即便勐獸有爪牙之利,也必有災禍與天敵相制衡。
超越靈息境的存在,欲要于生命爆炸之中捕捉到那一縷靈光,孕育出種子,便是千難萬難。
“這個女人被捉住了”
李末的目光投向另一個畫面,森然的黑暗中,厚重的鎖鏈穿過了這個女人的身體,一道詭異的身影佇立在她的面前。
“那是靈門的初代門主”
“韓奇”魚照月吃了一驚。
她雖然是天師府的弟子,卻也聽過韓奇的名號,甚至于她還有幸見過那出傳奇戲目大漢奸韓奇。
這位九百多年前的蓋代高手,不僅僅只是靈門初代門主,更是夏商周的成員,追隨過神宗的心腹手足。
“他這是在”
“他在養胎改造那未曾誕生的嬰孩”李末沉聲道。
壁畫之上,韓奇捕捉了不知多少新生的嬰孩,如同花肥般澆灌到了那母體的腹中。
以嬰養嬰,以人孕種以無數生命凝聚出最本真的精華,萬千靈光中練出那一絲堪比造化的大藥。
“玄天道種”
李末隱約猜測,這古老的畫卷中,靈門初代門主到底在干什么。
無論是馮萬年,還是紀師都曾經說過,玄天道種乃是極其宏大且不可想象的計劃,它承載了神宗的野心。
因此,這項計劃在創立之初便投入了難以想象得資源和代價,那些屹立于時代最頂尖的強者,將他們的力量和才思都灌注其中,當然也包括靈門初代門主韓奇。
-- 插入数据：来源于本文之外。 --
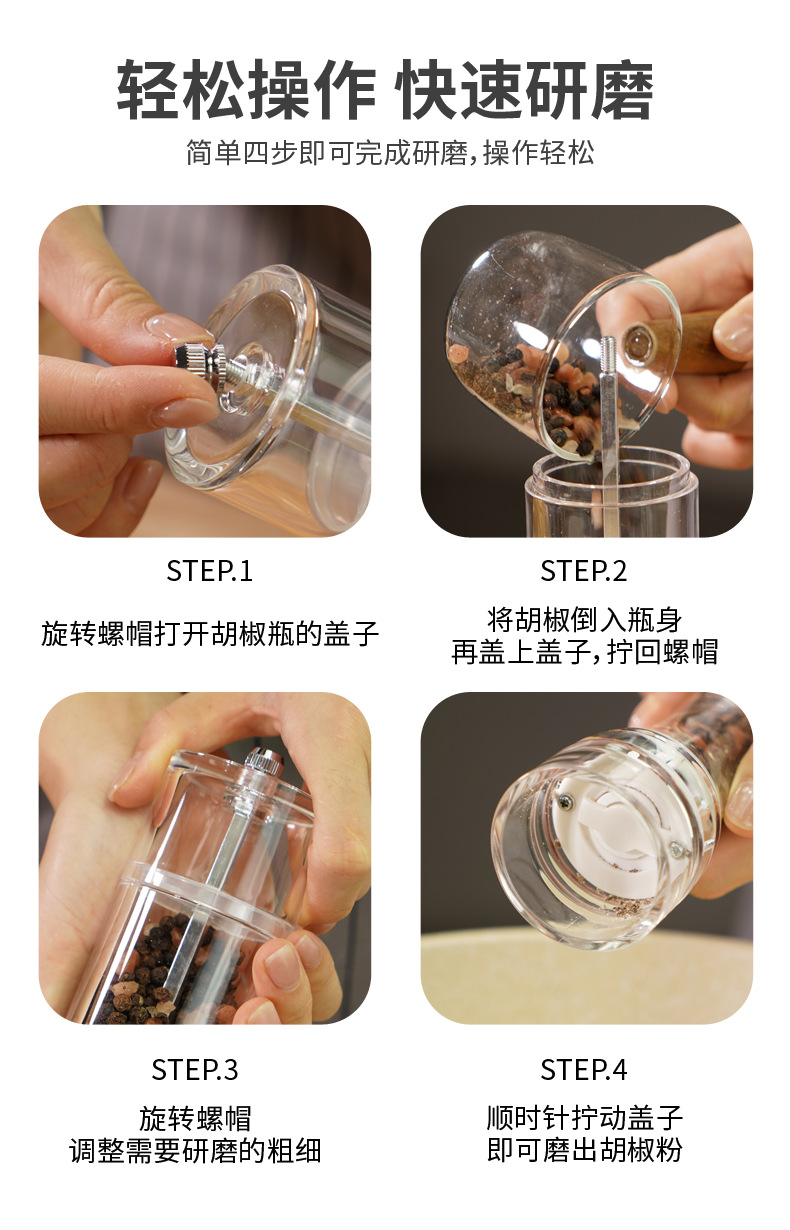 轻松操作 快速研磨

简单四步即可完成研磨，操作轻松

STEP.1

旋转螺帽打开胡椒瓶的盖子

STEP.2

将胡椒倒入瓶身
再盖上盖子，拧回螺帽

STEP.3

旋转螺帽
调整需要研磨的粗细

STEP.4

顺时针拧动盖子
即可磨出胡椒粉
在這個過程中,無數的方案孕育而生,他們一直在嘗試,在調整積累大量的數據,不斷地修正。
偉大的構想背后,總是藏著不可示人的犧牲。
許許多多衍生品應運而生李末獲得的玄天道胎氣是一種,那雙生嬰童也是一種
“萬物靈長,先天母胎,雙生同命,以人為藥”
李末看著那一幅幅觸目驚心的畫面,眉頭漸漸皺成了一個“川”字。
韓奇,這位靈門初代門主是一個天才,同時他也是一個瘋子。
累累白骨堆積成山,母體如熔爐,群嬰成大藥,雙生同種,陰陽調和便要在這個瘋子的手中熔煉合一,成為最特別的胚芽。
“他還融入了許多寶物甚至汲取強大妖鬼的精華,注入到那胚胎之中”
魚照月凝聲輕語,越到后面,畫面便變得越發鮮紅,無數的尸骸和白骨累積成為一片陰影,將韓奇的身形襯托得越發詭異荒誕。
原本的母體早已沒有了人形,仿佛成為了一枚囊袋。
畫面上,韓奇的身形越發扭曲,鮮紅無比,似如瘋魔,即便時隔多年,李末似乎依舊能夠感覺到那畫面之中的狂氣,興奮和探索未知的欲望。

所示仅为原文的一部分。